SOFTWARE COMPLEXITY METRICS FOR HIGH-PRECISION COMPUTATIONS IN DISTRIBUTED SYSTEMS

Abstract

Modern software systems increasingly rely on numerical algorithms that require high or arbitrary precision, especially in scientific computing, numerical modeling, optimization, and data analysis. The use of high-precision arithmetic significantly affects the computational behavior of programs, since the cost of arithmetic and transcendental operations depends on the precision level of numerical data representation. In such conditions, predicting program execution time and estimating computational complexity become non-trivial tasks, particularly in distributed computing environments.

This paper presents an analysis of existing software complexity metrics with respect to their applicability to programs performing high-precision computations in distributed systems. Classical software metrics, including size metrics, control flow complexity metrics, and data flow complexity metrics, are considered and systematized. Their main limitations are identified in the context of high-precision arithmetic, where the assumption of constant-time arithmetic operations is no longer valid.

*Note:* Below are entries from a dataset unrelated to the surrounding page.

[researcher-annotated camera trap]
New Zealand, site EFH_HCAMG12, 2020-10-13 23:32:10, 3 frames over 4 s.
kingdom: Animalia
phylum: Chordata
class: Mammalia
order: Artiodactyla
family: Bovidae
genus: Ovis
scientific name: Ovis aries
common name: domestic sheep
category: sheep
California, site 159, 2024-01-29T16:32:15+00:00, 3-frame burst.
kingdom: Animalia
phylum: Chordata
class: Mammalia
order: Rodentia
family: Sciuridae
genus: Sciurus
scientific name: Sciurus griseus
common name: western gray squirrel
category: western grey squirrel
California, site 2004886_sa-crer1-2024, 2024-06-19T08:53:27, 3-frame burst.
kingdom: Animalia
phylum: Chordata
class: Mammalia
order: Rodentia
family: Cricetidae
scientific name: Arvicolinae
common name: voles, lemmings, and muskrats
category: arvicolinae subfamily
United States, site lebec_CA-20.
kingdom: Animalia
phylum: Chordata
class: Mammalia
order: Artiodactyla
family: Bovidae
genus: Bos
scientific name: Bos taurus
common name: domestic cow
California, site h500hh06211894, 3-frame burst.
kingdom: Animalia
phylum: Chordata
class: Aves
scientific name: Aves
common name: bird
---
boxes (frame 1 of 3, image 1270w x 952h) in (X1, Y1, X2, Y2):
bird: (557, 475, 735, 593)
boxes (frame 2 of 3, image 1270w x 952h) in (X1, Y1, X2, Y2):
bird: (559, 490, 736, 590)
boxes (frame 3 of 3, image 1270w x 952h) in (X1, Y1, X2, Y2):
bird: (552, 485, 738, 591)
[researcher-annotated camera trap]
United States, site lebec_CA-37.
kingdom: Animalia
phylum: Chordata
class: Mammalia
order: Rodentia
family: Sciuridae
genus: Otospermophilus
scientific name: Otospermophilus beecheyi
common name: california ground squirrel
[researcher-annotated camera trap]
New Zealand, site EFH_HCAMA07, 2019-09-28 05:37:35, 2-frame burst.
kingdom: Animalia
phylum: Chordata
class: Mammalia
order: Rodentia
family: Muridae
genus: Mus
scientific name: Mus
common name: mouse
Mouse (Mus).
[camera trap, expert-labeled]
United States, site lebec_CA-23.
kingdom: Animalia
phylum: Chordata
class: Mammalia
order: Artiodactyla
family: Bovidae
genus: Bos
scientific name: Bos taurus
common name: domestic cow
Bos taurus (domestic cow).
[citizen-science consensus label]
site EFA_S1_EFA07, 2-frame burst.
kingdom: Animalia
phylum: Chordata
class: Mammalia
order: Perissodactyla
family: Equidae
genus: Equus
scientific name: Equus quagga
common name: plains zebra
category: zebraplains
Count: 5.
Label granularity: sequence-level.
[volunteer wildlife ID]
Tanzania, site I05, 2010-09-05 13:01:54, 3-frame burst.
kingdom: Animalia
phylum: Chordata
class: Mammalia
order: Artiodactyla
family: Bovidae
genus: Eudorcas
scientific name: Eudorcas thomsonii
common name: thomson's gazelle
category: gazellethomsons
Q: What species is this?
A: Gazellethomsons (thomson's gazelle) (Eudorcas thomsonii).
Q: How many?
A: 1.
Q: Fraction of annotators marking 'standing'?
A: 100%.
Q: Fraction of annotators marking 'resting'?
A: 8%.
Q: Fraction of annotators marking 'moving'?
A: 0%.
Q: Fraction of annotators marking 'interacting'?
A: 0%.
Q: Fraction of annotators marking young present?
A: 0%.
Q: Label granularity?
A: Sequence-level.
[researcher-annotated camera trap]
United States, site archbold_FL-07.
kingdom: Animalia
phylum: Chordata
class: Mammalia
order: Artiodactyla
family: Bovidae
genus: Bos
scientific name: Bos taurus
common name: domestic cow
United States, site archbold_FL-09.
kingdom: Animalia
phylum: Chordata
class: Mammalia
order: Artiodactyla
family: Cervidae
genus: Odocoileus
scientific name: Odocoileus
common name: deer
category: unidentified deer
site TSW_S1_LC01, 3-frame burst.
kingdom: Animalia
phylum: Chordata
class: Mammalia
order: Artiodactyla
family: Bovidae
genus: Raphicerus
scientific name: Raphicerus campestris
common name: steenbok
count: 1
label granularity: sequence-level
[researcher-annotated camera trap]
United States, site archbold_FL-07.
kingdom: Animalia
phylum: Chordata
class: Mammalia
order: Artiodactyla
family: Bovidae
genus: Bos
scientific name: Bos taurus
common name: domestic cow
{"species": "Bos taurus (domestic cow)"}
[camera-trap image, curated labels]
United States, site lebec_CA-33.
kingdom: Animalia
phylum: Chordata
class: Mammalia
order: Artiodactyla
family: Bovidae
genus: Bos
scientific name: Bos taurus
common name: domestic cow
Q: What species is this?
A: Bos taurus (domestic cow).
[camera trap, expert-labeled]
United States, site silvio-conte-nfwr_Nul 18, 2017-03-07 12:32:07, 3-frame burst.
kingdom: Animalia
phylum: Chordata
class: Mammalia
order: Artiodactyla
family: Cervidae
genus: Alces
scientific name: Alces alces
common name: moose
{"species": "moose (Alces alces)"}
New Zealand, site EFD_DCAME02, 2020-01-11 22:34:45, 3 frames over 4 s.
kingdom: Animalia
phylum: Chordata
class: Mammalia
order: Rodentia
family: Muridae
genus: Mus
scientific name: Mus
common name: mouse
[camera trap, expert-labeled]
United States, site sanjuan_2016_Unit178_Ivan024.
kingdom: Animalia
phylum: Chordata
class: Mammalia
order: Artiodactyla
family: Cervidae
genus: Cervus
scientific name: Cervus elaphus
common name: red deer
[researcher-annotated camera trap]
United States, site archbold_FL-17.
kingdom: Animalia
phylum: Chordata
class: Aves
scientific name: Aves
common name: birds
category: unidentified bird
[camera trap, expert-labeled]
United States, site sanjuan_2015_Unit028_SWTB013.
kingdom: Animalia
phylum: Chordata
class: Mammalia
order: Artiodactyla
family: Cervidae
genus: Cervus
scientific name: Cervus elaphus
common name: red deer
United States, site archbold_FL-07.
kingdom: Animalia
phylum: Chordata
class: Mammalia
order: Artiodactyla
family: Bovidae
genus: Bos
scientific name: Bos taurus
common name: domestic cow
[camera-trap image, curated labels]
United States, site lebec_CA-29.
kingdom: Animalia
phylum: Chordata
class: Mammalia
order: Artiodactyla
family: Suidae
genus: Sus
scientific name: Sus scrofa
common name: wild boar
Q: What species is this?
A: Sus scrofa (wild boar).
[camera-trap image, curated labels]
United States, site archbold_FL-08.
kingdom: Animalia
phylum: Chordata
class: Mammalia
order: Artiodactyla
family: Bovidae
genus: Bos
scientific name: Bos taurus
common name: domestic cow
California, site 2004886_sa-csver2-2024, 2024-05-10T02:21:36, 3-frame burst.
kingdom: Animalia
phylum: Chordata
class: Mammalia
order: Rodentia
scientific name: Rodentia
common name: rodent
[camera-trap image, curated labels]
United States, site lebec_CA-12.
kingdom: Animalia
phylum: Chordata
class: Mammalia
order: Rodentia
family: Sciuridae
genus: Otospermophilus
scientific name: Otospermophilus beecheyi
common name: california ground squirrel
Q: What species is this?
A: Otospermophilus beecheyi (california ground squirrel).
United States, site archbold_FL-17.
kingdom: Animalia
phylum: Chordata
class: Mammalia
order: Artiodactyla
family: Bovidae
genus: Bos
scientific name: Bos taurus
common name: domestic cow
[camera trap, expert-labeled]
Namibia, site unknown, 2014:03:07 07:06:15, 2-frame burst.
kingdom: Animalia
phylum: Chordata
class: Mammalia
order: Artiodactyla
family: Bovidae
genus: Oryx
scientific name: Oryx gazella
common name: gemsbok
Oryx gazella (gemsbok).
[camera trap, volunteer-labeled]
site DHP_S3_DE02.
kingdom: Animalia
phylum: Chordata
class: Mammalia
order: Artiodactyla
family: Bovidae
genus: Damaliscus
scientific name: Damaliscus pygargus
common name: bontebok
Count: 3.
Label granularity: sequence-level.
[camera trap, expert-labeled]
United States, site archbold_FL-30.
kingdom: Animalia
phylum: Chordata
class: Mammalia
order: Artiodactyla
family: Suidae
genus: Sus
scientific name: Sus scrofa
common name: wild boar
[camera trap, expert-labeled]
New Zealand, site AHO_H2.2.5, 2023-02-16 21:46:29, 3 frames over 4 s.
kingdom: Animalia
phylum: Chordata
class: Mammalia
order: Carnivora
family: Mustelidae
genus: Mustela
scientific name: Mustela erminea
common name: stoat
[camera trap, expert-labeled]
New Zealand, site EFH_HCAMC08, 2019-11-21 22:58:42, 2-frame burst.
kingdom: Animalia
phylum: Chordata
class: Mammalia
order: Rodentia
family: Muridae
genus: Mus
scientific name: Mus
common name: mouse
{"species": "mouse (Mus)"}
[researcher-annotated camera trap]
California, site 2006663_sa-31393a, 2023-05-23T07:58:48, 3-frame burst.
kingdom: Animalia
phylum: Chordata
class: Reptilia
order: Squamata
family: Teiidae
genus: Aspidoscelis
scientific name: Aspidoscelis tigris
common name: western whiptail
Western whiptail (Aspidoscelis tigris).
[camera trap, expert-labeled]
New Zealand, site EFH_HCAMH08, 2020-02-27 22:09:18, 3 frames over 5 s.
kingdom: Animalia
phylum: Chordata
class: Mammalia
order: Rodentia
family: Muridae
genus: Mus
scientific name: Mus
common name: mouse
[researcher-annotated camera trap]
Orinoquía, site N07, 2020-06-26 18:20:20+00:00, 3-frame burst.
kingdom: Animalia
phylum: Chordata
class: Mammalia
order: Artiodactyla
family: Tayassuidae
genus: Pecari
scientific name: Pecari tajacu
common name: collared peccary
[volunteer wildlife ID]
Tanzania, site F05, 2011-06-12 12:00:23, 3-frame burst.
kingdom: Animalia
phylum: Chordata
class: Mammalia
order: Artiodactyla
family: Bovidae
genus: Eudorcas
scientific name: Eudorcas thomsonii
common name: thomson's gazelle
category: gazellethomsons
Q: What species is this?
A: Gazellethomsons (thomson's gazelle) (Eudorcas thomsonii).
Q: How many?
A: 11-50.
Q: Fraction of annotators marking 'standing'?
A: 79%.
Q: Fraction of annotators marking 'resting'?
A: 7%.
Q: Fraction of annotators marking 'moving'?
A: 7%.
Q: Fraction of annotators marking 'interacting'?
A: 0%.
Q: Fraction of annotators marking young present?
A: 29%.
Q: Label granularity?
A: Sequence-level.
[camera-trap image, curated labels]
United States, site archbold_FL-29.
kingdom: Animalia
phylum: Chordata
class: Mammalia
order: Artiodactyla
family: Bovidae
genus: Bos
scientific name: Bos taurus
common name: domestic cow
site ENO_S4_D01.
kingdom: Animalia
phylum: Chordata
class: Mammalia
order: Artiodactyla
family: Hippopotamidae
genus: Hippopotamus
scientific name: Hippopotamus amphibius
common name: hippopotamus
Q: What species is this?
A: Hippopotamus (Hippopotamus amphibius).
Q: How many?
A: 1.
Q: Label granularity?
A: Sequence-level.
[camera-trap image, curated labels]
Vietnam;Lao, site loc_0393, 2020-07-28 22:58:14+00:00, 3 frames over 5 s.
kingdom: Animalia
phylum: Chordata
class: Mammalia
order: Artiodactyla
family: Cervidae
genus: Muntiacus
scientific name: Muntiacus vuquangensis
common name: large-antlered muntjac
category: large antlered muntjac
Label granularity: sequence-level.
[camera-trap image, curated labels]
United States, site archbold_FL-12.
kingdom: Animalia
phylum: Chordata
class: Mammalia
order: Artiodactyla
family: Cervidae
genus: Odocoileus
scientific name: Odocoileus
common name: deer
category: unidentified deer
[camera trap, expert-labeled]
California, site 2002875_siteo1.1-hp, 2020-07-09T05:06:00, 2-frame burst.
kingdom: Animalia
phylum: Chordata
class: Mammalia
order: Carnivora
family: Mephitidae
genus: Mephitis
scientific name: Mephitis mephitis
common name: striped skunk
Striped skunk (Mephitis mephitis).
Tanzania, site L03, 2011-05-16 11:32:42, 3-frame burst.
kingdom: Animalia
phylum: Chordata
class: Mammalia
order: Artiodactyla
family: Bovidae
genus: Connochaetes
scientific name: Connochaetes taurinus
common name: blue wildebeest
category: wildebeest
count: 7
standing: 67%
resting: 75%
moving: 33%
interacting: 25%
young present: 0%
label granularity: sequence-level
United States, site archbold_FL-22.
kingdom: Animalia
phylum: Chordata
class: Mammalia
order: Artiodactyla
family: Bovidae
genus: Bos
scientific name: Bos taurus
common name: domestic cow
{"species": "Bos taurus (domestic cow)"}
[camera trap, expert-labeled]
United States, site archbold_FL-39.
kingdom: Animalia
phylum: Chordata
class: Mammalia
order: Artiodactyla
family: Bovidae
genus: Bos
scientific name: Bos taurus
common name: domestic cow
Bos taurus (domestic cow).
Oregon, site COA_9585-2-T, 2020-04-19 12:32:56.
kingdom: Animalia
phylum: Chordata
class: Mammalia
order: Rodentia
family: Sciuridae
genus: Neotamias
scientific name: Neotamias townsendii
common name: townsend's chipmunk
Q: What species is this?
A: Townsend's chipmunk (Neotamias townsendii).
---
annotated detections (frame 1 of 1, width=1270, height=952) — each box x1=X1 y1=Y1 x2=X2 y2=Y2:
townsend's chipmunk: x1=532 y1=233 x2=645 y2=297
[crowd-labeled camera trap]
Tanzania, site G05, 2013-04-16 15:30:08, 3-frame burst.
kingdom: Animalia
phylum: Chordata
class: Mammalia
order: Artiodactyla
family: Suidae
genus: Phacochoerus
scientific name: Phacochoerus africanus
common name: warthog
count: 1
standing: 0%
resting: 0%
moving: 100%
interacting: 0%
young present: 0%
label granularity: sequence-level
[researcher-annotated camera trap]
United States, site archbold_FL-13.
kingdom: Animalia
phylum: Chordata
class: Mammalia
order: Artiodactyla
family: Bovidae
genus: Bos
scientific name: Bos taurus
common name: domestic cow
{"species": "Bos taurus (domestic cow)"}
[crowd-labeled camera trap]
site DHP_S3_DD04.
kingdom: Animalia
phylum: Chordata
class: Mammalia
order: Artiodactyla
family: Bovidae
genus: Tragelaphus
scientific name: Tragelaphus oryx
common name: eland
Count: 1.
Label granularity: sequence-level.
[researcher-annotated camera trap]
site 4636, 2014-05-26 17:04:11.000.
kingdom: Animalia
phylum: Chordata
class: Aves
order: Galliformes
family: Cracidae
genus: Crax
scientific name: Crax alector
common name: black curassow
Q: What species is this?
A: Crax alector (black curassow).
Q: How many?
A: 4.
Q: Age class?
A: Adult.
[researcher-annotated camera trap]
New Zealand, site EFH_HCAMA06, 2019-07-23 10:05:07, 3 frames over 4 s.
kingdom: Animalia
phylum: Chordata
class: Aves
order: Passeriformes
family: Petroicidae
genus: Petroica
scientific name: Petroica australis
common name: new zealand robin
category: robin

It is shown that classical complexity metrics do not account for the dependence of computational cost on the mantissa length of numerical variables and the actual cost of arithmetic operations. As a result, programs with relatively simple control structures but intensive high-precision computations may require significantly more computational resources than programs with complex control logic implemented using standard floating-point arithmetic.

The study substantiates the necessity of extending existing complexity evaluation approaches by incorporating parameters related to numerical precision and operation cost. The computational complexity of a program is proposed to be considered as a function of the types of arithmetic operations, their execution frequency, and the mantissa length of numerical data. Such an approach allows for a more accurate estimation of execution time and resource consumption, which is especially important for programs executed in distributed computing systems where communication overhead and data transfer costs play a significant role.

The obtained results can be used for preliminary performance estimation, rational resource allocation, and the selection of appropriate parallelization strategies for high-precision numerical software in distributed environments.